[Artificial Intelligence I] Experiment 7: K-means clustering experiment

Experiment 7 K-means clustering experiment

1. Experimental purpose

Learn the basic principles of K-means algorithm and implement Iris data clustering.

2. Experimental content

Apply K-means algorithm to cluster the iris data set.

3. Experimental results and analysis

0: Output the basic information of the data set

The reference code first prints the data, feature name, target value, and target value name in the main function. The results of the iris data set are shown in the figure below.

【data】

    There are 150 groups of data, each group contains 4 features.

【Feature name】

    The characteristics included in each set of data are: sepal length, sepal width, petal length, and petal width. Among them, sepal corresponds to the calyx, and petal corresponds to the petals.

【Target value】

    The data set contains a total of 3 species of iris, with labels 0, 1, and 2 respectively. It can be seen from this that we need to cluster them into 3 categories through the K-means algorithm for classification.

[Name of target value]

Each set of data in the data set has labels 0, 1, and 2, and the categories correspond to setosa, versicolor, and virginica respectively.

At the same time, the show_data function is used in the reference code to draw the relationship between the length and width of the calyx and the relationship between the length and width of the petals. The results are shown in the figure below.

【Sepal calyx】

【Petal】

1: Call Kmeans for clustering

In task 1, Sepal and Petal need to be clustered separately. Here, the KMeans package package in the [sklearn] library is used to make the call. The initial number of clusters is selected as 3, and the fit method is used for model training. The final training labels are [kmeans_sepal.labels_] and [kmeans_petal.labels_]. The overall code is shown in the figure below.

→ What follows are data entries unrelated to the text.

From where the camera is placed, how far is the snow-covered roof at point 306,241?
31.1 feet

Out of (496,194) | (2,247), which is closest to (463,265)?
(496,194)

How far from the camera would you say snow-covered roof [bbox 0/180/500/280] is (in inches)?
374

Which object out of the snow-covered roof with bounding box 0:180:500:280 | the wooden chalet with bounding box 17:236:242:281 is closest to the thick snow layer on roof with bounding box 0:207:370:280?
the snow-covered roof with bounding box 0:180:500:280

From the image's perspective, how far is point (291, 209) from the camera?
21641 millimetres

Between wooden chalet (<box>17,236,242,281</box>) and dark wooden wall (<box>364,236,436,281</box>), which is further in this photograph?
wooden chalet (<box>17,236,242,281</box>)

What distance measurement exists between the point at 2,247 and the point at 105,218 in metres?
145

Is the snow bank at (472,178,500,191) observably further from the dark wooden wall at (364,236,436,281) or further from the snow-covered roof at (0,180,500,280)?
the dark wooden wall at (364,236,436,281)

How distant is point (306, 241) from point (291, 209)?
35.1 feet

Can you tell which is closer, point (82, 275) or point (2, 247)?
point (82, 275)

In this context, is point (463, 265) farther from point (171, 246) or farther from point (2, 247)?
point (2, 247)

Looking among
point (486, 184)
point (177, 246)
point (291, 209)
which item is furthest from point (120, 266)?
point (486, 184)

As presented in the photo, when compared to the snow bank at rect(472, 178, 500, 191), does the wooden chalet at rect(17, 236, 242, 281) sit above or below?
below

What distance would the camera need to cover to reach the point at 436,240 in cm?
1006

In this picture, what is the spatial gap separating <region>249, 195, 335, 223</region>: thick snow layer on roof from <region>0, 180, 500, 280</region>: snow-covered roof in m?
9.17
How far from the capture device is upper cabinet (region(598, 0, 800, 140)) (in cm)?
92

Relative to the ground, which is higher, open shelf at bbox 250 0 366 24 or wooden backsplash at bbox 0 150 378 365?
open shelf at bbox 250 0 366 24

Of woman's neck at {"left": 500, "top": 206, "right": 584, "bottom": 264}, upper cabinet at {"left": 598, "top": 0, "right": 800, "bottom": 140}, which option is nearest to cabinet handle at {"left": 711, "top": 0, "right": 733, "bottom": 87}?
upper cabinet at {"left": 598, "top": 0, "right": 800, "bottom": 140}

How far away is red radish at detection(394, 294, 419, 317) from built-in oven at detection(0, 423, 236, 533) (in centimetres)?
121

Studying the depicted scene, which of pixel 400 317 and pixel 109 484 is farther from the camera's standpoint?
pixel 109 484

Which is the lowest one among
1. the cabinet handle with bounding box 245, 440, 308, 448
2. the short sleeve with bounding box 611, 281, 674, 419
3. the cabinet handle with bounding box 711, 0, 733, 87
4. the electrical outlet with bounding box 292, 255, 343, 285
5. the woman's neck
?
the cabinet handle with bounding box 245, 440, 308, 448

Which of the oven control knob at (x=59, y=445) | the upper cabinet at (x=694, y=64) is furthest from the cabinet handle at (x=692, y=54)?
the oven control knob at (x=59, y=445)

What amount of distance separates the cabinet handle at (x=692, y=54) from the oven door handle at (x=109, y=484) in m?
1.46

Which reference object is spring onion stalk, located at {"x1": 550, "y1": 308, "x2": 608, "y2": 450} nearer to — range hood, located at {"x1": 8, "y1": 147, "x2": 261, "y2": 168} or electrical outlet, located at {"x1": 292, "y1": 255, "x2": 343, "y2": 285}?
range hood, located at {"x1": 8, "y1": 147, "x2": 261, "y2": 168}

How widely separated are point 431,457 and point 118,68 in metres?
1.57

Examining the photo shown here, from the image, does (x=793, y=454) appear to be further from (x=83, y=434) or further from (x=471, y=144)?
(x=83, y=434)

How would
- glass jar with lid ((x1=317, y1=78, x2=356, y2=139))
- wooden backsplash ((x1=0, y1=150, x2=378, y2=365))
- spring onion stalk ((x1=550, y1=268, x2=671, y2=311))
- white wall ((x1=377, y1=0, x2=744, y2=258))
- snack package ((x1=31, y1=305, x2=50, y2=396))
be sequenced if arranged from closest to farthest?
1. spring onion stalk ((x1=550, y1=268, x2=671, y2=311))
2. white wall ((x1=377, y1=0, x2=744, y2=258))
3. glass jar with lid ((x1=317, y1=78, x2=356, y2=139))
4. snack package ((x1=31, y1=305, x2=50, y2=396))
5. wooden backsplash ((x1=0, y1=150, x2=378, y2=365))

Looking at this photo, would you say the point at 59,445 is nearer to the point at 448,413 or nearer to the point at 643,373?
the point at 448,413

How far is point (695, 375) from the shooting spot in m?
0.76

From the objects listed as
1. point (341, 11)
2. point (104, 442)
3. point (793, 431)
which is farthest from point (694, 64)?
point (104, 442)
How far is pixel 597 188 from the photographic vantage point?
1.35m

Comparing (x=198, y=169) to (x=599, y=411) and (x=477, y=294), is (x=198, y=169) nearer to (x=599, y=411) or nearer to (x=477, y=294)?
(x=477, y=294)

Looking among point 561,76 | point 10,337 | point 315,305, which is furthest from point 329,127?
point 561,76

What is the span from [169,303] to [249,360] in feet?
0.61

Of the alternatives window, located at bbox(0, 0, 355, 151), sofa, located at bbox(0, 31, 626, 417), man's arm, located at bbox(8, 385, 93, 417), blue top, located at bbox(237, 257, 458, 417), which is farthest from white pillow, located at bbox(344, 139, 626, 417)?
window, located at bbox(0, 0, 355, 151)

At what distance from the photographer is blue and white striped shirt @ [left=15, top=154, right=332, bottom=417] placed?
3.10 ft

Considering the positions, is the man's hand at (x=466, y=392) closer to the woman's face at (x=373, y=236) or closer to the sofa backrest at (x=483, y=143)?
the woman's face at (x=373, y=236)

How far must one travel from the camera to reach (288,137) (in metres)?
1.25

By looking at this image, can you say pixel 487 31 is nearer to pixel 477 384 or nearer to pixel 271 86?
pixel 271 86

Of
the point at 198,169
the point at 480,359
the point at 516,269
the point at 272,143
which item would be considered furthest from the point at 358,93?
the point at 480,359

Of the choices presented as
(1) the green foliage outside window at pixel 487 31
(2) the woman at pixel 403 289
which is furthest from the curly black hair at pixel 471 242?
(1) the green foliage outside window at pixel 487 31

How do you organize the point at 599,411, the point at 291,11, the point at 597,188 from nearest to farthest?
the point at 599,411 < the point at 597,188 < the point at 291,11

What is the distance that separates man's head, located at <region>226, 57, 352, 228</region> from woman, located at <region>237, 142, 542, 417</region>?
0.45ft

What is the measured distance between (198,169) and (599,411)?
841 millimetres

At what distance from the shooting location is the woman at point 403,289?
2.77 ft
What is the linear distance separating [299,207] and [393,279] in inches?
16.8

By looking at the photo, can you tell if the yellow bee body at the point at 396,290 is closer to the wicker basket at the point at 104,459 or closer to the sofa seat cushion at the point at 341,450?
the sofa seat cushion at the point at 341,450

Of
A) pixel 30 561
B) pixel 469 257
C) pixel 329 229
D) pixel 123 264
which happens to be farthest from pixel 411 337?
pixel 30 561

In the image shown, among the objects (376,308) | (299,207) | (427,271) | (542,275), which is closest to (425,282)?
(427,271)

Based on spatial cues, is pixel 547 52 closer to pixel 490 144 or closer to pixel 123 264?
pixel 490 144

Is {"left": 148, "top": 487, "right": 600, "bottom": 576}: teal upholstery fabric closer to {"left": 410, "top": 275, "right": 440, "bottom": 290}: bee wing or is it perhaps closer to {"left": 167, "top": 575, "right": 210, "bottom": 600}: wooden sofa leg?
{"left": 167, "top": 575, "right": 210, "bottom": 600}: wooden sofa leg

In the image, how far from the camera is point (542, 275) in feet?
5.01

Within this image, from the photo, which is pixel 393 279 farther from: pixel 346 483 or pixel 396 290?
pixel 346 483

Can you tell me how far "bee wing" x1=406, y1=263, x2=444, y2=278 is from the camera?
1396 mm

At the same time, the head method is used to output the clustering status of the first few data. The program output results are shown in the figure below.

2: Draw pictures before and after clustering

In task 2, we defined the size of the graph and defined 4 subgraphs, which are used to display cluster scatter plots before calyx clustering, after calyx clustering, before petal clustering, and after petal clustering. The overall code is shown in the figure below.

The program output is shown in the figure below. Among them, Original Sepal Data corresponds to the original sepal data, Sepal Clustering Overlay corresponds to the clustered calyx data, Original Petal Data corresponds to the original petal data, and Petal Clustering Overlay corresponds to the clustered petal data.

3: Calculate and output the accuracy

In task 3, use [from sklearn.metrics import accuracy_score] to call the accuracy from the evaluation index, input the label of the data set itself and the label obtained by kmeans algorithm clustering, and then output the accuracy result after comparison. The overall code is shown in the figure below.

The program output is shown in the figure below. It can be seen that the calculated accuracy of calyx clustering is 25.33%, and the accuracy of petal clustering is 1.33%.

From the comparison chart in Task 2, we can see that the relationship between the original labels and the labels of the clustering results is as shown in the table below. Among them, the orange positions in the table are where the result labels are inconsistent with the original labels. Therefore, there are inaccuracies in this accuracy, and the correct Accuracy can only be obtained when the original label is equal to the result label. At the same time, evaluation indicators suitable for unsupervised learning should be used to judge the quality of the results.

cluster object

original tag

Result label

calyx

red

black

green

green

black

red

petal

red

black

green

red

black

green

4: Calculate and output the contour coefficient (auto-increment)

In task 4, use [from sklearn.metrics import silhouette_score] to call the silhouette coefficient from the evaluation index, input the eigenvalues ​​of the data set itself and the labels obtained by kmeans algorithm clustering, and then output the silhouette coefficient results after comparison. The overall code is shown in the figure below.

The program output is shown in the figure below. It can be seen that the calculated silhouette coefficient of the calyx cluster is about 0.45, and the calculated silhouette coefficient of the petal cluster is about 0.66.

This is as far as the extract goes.